Exercise description
For the records shown below, return an exact copy that excludes the pictures.

Captioned web images:
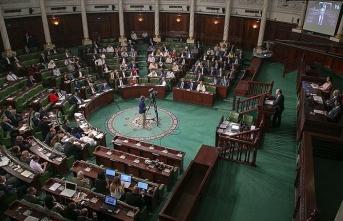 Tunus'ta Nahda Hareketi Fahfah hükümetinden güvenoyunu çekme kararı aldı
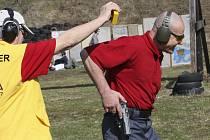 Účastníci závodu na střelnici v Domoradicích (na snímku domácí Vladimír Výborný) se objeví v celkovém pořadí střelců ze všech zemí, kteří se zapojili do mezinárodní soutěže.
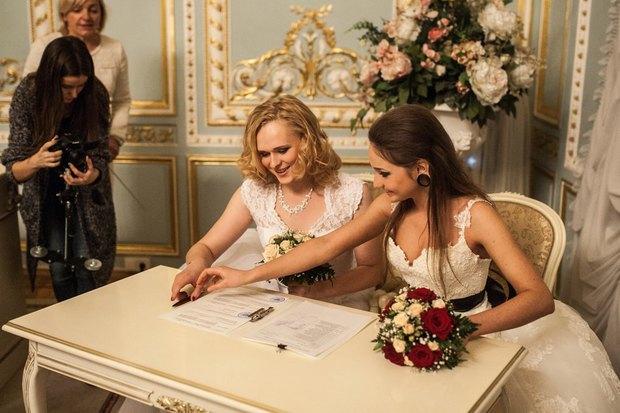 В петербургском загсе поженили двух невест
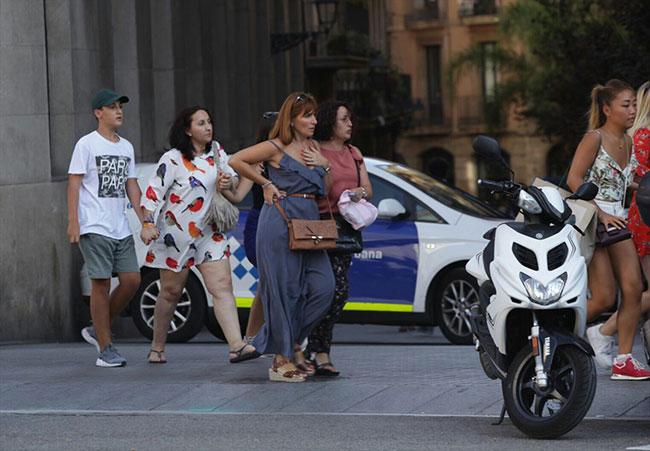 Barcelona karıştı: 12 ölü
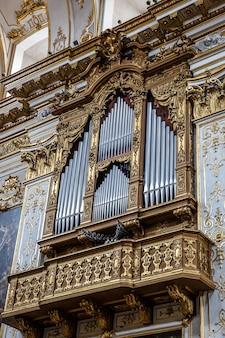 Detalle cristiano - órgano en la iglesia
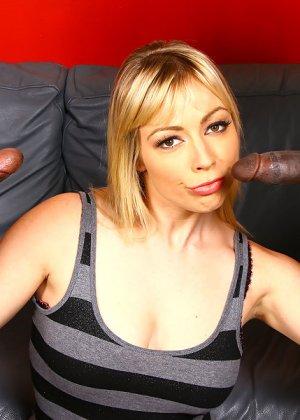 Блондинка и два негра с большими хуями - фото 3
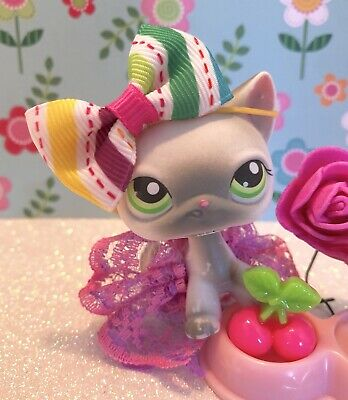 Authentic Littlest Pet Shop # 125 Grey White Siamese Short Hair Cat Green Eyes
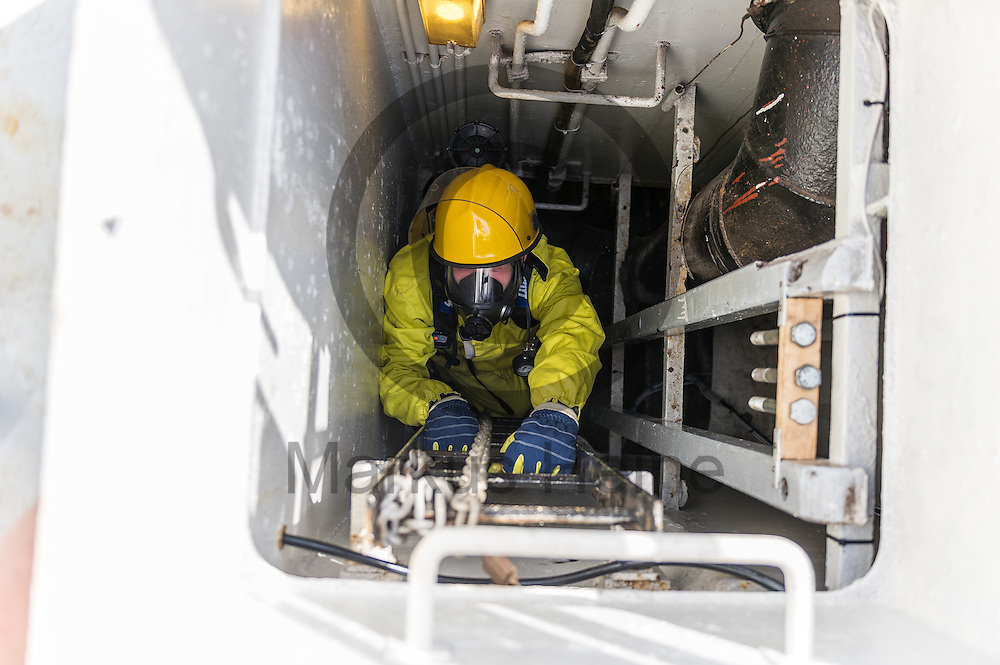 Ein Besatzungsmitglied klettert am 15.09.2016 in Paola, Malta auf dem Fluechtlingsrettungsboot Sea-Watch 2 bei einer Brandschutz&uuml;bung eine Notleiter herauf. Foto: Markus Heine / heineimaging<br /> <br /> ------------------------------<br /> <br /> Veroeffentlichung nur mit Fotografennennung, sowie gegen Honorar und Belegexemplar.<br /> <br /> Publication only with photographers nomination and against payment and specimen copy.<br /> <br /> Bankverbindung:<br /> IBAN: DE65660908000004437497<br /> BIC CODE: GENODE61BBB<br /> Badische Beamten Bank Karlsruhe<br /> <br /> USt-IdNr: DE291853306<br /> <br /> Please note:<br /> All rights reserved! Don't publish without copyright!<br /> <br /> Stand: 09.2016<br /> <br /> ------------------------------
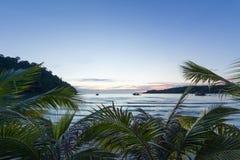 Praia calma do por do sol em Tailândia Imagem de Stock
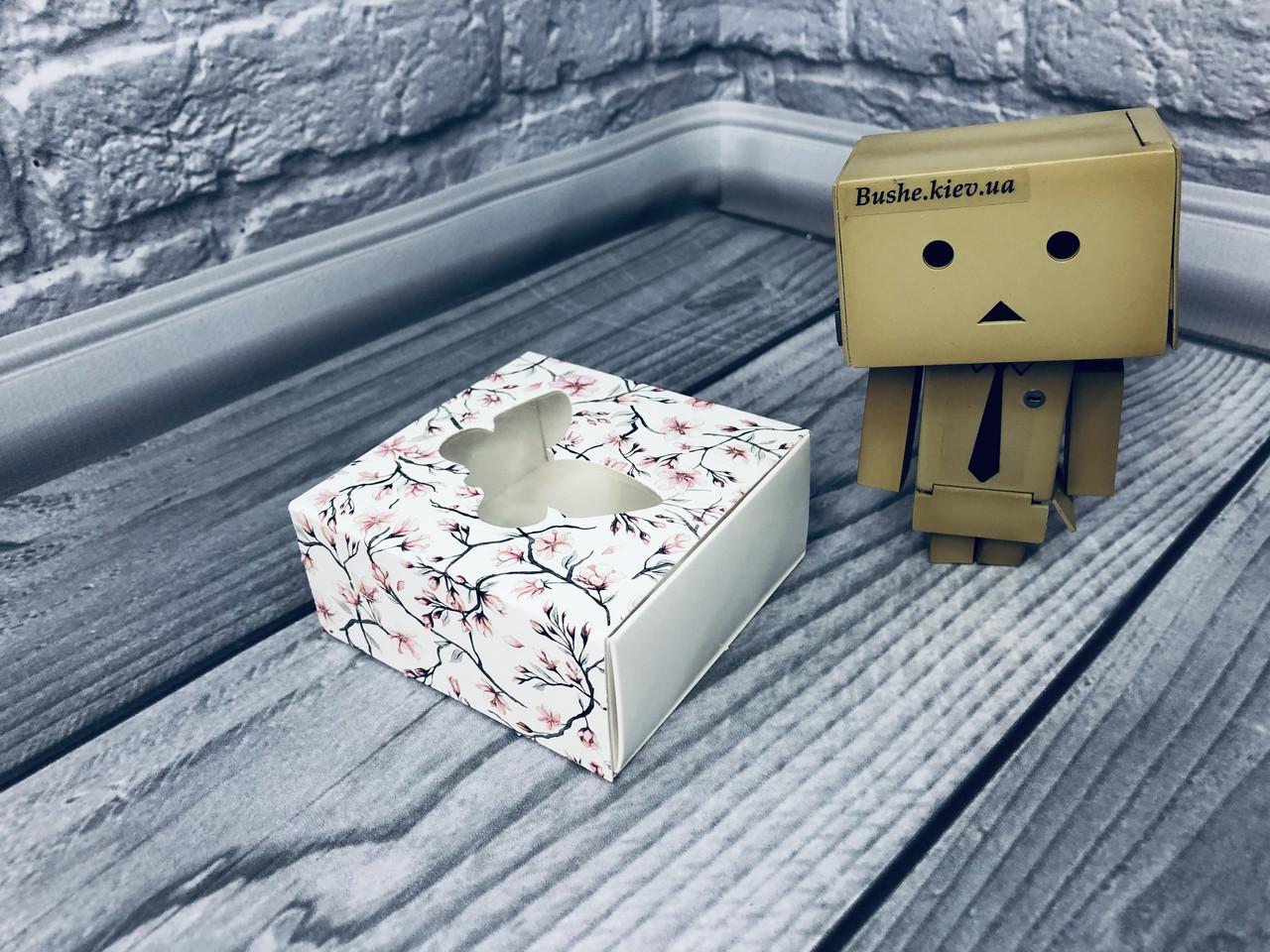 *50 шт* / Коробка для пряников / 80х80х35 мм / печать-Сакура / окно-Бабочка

Your response
 Tunus'ta Nahda Hareketi Fahfah hükümetinden güvenoyunu çekme kararı aldı
 Účastníci závodu na střelnici v Domoradicích (na snímku domácí Vladimír Výborný) se objeví v celkovém pořadí střelců ze všech zemí, kteří se zapojili do mezinárodní soutěže.
 В петербургском загсе поженили двух невест
 Barcelona karıştı: 12 ölü
 Detalle cristiano - órgano en la iglesia
 Блондинка и два негра с большими хуями - фото 3
 Authentic Littlest Pet Shop # 125 Grey White Siamese Short Hair Cat Green Eyes
 Ein Besatzungsmitglied klettert am 15.09.2016 in Paola, Malta auf dem Fluechtlingsrettungsboot Sea-Watch 2 bei einer Brandschutz&uuml;bung eine Notleiter herauf. Foto: Markus Heine / heineimaging<br /> <br /> ------------------------------<br /> <br /> Veroeffentlichung nur mit Fotografennennung, sowie gegen Honorar und Belegexemplar.<br /> <br /> Publication only with photographers nomination and against payment and specimen copy.<br /> <br /> Bankverbindung:<br /> IBAN: DE65660908000004437497<br /> BIC CODE: GENODE61BBB<br /> Badische Beamten Bank Karlsruhe<br /> <br /> USt-IdNr: DE291853306<br /> <br /> Please note:<br /> All rights reserved! Don't publish without copyright!<br /> <br /> Stand: 09.2016<br /> <br /> ------------------------------
 Praia calma do por do sol em Tailândia Imagem de Stock
 *50 шт* / Коробка для пряников / 80х80х35 мм / печать-Сакура / окно-Бабочка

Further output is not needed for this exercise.